Sunday 30 January 2011

Things Written

Ql-users list has heated up. Following Peter Graf's tantalization of the listers with the half promise of a microdrive card reader substitute there has been a request for a programming project from a returning user, a debate about what would be nice to have in a new versions of a QL OS and finally a pernicious debate about a possible minor infraction of the Quanta constitution with demands from on Geoff Wicks for Quanta to be wound up.

QL heaven has responded to the these questions always in the spirit with which they are posed.


On to other written things, books. Here at QL heaven a few QL books are seen as indispensable. Firstly for SuperBasic programming. Two tomes are recommended. Here they are :

Donald Alcock's book came with a microdrive cartridge with all the snippets of programs in the books. I must see if I have already copied these of the cartridge. If bot I guess it might be too late given the age of all of this.

Sunday 23 January 2011

Hardware

From the QL-users list Peter Graf tantalises the group with this :


"Hi all,

what would be your favorite style for an SD/MMC card "harddisk" for the 
QL?

I can _not_ promise to really make a piece of hardware available, but it
would be nice to know, just in case...

A) External interface, plugs into parallel port of SuperGoldCard

Pro:
- Interface also works on Q40 and Q60
- QL Case doesn't need to be openened
- Easy reconnect from one machine to another
- Hot-plugging might work
- ROM-Port remains usable
Con:
- Slow data transfer through parallel port handshake lines

B) External interface, plugs into QL ROM port

Pro:
- QL Case doesn't need to be openened
- Faster data transfer
- Onboard Driver ROM
- Works on QL without GoldCard / SuperGoldCard
Con:
- ROM-Port occupied
- Complex hardware

C) Internal interface, plugs into CPU socket

Pro:
- Fastest data transfer
- ROM-Port remains usable
Con:
- QL Case needs to be openened
- Only GoldCard/SuperGoldCard machines

D) Internal interface, replacing a microdrive(!)
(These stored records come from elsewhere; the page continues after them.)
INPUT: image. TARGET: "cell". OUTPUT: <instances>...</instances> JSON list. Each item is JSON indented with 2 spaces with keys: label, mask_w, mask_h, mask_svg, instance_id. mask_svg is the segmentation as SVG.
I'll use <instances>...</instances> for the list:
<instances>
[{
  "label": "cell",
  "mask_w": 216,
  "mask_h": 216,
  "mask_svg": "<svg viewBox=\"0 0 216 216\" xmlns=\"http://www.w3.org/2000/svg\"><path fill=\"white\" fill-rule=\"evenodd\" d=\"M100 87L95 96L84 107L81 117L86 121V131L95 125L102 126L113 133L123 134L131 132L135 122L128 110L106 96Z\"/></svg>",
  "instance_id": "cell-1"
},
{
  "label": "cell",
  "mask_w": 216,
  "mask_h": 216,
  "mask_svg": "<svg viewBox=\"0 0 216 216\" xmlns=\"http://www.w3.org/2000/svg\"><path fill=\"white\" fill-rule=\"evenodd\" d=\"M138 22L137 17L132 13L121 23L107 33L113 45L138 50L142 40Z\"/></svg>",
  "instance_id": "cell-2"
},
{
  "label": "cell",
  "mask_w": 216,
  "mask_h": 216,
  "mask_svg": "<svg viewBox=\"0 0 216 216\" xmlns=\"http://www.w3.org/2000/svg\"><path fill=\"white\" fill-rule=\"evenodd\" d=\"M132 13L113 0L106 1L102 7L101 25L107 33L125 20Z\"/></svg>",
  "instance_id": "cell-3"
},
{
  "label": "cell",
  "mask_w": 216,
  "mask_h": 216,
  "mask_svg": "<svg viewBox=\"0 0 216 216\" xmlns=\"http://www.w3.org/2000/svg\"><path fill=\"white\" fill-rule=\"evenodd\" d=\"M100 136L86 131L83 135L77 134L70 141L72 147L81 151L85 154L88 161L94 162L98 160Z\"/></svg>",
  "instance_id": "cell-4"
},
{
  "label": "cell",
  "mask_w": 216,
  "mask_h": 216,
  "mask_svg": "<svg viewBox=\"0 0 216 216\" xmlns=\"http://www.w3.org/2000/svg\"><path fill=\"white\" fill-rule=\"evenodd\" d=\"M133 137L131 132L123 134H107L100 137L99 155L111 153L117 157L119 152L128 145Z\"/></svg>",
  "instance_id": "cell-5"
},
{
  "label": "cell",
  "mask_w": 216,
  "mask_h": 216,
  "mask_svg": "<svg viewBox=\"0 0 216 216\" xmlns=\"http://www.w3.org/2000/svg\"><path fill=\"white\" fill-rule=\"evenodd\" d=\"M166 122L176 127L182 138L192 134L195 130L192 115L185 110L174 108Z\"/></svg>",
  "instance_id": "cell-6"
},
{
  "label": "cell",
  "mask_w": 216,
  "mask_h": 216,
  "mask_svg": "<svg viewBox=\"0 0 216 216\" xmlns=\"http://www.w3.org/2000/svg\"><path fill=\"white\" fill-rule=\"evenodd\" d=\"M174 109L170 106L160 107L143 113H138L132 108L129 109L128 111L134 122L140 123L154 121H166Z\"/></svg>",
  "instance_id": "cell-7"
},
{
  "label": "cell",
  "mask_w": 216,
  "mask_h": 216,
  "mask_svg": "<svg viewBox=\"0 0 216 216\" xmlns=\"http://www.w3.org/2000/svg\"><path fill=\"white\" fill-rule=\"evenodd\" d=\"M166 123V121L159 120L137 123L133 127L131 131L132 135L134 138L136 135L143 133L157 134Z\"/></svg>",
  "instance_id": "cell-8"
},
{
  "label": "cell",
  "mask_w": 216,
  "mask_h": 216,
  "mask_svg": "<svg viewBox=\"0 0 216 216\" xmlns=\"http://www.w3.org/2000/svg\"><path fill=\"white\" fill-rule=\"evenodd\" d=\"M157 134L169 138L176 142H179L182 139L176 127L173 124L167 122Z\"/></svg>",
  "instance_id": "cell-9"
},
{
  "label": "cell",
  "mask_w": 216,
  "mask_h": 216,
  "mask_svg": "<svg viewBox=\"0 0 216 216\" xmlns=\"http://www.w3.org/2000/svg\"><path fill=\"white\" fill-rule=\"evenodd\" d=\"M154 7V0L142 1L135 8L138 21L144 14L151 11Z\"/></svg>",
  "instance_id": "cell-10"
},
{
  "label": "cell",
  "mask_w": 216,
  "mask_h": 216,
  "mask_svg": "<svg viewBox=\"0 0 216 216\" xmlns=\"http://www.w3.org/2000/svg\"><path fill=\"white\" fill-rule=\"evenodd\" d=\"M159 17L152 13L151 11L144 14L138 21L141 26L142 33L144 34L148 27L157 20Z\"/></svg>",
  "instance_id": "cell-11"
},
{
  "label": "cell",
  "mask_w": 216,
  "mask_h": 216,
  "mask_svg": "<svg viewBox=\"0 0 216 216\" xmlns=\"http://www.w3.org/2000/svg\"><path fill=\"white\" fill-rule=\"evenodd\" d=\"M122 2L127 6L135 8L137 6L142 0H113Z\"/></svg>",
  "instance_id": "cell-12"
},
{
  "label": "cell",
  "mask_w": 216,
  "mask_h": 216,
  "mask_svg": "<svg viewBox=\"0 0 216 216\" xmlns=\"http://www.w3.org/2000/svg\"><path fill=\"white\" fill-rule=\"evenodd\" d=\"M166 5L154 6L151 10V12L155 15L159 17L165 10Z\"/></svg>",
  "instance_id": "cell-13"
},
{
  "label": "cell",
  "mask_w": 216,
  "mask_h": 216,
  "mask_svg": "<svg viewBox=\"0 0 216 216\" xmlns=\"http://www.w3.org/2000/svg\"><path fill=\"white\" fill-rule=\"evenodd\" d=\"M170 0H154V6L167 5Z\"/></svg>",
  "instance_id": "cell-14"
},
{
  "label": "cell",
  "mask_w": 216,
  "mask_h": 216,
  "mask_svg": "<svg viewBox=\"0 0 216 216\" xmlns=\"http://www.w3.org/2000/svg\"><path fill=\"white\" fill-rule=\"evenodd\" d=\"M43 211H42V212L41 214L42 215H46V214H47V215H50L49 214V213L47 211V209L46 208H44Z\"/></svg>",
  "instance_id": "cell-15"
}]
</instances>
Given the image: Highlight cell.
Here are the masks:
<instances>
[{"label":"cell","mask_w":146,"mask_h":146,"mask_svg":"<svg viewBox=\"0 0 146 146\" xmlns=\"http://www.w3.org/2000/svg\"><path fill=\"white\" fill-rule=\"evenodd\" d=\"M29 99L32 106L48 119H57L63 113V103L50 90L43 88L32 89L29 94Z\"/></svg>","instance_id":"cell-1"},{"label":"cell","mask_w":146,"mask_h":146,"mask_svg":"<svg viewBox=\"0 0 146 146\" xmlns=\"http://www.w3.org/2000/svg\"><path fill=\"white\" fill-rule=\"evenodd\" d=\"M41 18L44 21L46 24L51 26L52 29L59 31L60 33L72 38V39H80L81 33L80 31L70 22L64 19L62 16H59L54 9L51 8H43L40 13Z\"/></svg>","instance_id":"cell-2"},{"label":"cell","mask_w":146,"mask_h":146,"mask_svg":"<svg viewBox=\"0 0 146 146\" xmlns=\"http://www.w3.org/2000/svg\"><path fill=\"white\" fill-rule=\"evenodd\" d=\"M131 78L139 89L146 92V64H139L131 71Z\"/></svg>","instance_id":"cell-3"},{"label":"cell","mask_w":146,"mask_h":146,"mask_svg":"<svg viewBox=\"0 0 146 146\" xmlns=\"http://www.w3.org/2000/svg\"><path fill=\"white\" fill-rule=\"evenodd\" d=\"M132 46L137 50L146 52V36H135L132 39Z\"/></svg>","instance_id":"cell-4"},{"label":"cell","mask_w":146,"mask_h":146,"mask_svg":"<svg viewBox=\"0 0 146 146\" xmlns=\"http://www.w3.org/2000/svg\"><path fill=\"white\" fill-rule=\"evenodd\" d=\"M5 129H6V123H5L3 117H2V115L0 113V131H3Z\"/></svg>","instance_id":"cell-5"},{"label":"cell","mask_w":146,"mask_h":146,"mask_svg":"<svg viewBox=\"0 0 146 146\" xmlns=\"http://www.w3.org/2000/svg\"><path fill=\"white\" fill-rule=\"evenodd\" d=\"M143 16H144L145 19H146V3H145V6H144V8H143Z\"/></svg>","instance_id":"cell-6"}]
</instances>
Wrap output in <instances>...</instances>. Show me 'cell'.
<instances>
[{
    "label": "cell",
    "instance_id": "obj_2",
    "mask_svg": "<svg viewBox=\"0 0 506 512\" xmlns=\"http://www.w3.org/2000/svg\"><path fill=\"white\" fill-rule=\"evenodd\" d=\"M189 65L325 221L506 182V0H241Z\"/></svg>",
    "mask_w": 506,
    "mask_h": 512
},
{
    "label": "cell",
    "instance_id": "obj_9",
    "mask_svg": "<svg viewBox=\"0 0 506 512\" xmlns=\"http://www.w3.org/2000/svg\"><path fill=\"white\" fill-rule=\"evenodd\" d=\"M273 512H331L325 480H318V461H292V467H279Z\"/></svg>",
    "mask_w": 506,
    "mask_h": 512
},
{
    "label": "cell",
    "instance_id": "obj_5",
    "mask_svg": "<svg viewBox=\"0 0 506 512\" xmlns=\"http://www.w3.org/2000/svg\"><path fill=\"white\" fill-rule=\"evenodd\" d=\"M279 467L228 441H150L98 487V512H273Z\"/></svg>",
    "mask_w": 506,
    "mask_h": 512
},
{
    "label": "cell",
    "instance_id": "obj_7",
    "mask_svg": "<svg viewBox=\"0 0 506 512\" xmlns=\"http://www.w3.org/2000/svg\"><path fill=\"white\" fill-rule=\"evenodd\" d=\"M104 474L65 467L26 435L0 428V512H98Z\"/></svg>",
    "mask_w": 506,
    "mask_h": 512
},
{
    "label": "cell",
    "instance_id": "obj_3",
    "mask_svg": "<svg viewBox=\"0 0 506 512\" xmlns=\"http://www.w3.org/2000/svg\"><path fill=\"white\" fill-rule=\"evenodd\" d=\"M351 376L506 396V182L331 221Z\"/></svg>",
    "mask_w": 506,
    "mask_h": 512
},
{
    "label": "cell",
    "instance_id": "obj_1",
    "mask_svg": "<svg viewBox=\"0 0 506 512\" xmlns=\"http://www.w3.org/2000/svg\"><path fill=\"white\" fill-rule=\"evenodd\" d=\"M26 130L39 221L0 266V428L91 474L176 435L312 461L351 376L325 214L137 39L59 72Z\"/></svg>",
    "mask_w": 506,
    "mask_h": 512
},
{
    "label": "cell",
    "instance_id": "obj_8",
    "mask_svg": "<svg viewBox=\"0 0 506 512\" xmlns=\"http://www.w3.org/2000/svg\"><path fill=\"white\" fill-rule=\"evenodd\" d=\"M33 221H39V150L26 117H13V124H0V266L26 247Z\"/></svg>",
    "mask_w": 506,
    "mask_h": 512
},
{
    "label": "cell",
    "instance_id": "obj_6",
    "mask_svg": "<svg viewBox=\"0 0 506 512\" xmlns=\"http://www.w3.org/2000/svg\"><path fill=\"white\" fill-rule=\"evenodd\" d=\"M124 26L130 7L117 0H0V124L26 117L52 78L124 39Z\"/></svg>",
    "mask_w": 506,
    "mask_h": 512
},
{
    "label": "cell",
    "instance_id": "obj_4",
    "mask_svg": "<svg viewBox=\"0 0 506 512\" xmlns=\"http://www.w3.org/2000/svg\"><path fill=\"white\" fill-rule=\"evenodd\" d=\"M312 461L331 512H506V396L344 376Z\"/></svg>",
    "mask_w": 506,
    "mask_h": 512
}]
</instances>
Can easily be bolted inside the case, after a microdrive was removed
Plugs into CPU socket or maybe other place

Pro:
- SD/MMC-card can be plugged in like a cartridge
- Looks cool
- Very "QL-style"
- ROM-Port remains usable
Con:
- QL Case needs to be openened


All the best,
Peter"

Sunday 9 January 2011

A Bit Of A Gap

QL heaven has been quite for most of last year. Lat month the latest QLToday and Quanta magazines were out.
Nothing terribly interesting in the content. QLToday featured some information about a floppy disk emulator sold by Rich Mellor. Interesting but does not address the age old problem of transfer of files between the QL and other systems. A bit of a lost opportunity there I think. In addition there was a further long article from Tony Tebby rubbishing every thing in computing that was not down to him. I am beginning to wonder if he is a bit more than  a bit eccentric. I hope QLToday does not feel the need to pad out the magazine with anymore of this angst derived stream of consciousness M$ directed diatribe. Its just not that interesting to us QL future enthusiast as QL Heaven. Pleased to see that Quanta are keeping up the work with colours and high resolution for the .pdf magazine.

Not that we at QL Heaven are fans of things M$, which gives me the opportunity to segue into a bit of advice for Civilisation IV fans who have "upgraded" their windows to Windows 7. I struggled to get this epic game to run under Civ IV. Consulting the web revealed many others with this problem. Windows 7 helpfully itself told me that this was a known problem, but it and the M$ site offered no advice. The Civ IV site was silent as well.
One bit of advice I found did strike me as reasonably helpful. It was to install direct X 9c and use the "compatibility mode" in Windows 7. OK downloaded and installed Direct X9c from Microsoft. Where was that dratted compatibility mode? Found on the properties menu for the game executable. Accessed via right click and down at the bottom of the list is properties item. Select this then choose the compatibility tab. OK I thought this is it. selected windows XP service pack 2 or 3 as it runs on that on my previous PC. As you no doubt have realised this did not work. The game could not find the DVD ROM in the DVD drive. After a bit of thinking I selected vista compatibility and behold it works fine. Interesting as vista did not exist when the game was written. Looks as if the vaunted compatibility mode is just a list of system tweaks dressed up previous versions of windows emulation. Its just a case of suck it and see with whichever so called previous version of windows you wish to try.